__GOAL OF THE EXERCISE__: A word-for-word transcript of the closing lines is required: from the one with "class: Mammalia" through the final line of the data.

⁂

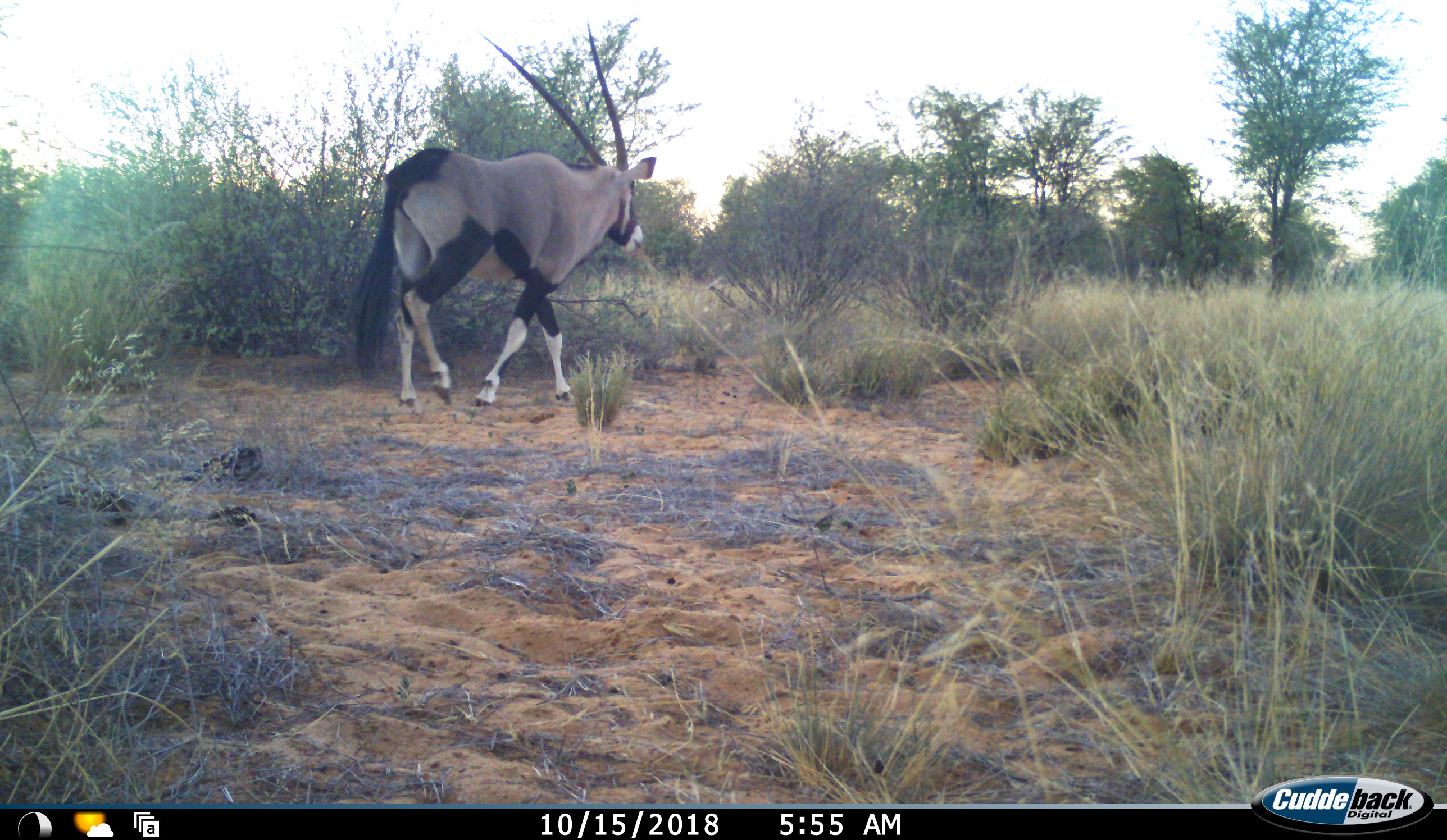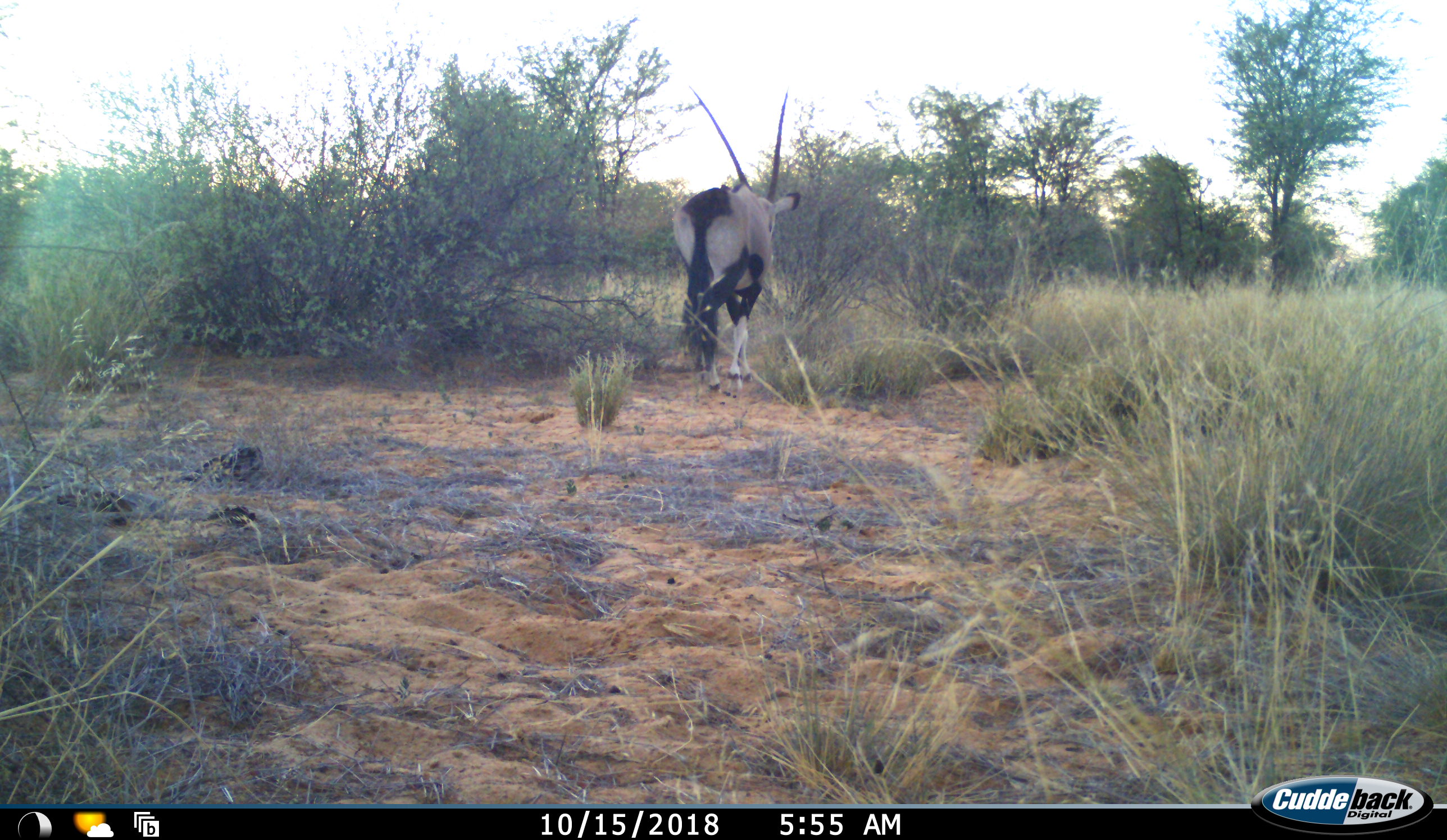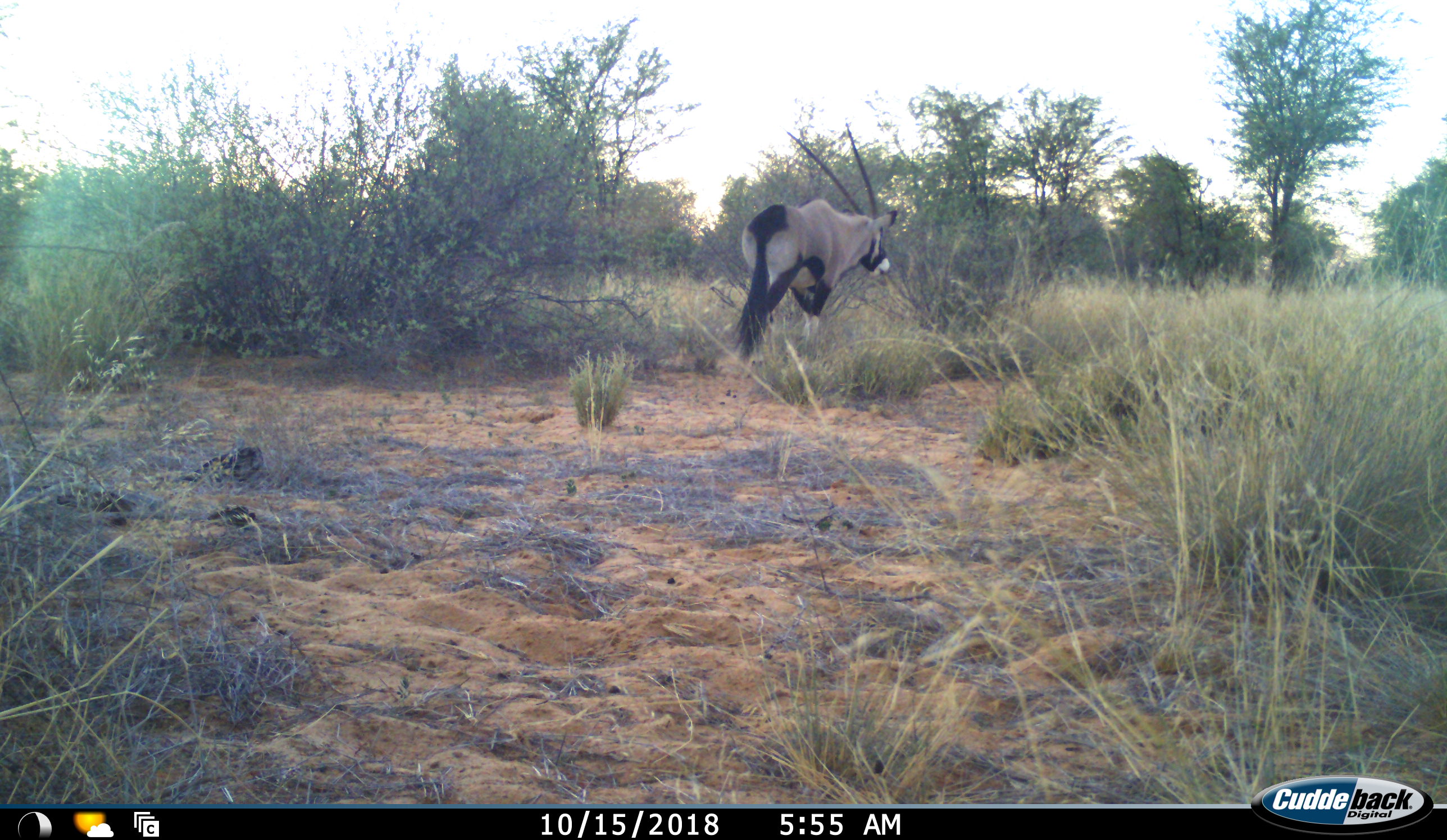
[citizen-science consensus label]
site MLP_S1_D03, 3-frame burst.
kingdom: Animalia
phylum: Chordata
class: Mammalia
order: Artiodactyla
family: Bovidae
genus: Oryx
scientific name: Oryx gazella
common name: gemsbok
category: oryx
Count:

⁂

__RESPONSE FOR THIS EXERCISE__:
class: Mammalia
order: Artiodactyla
family: Bovidae
genus: Oryx
scientific name: Oryx gazella
common name: gemsbok
category: oryx
Count:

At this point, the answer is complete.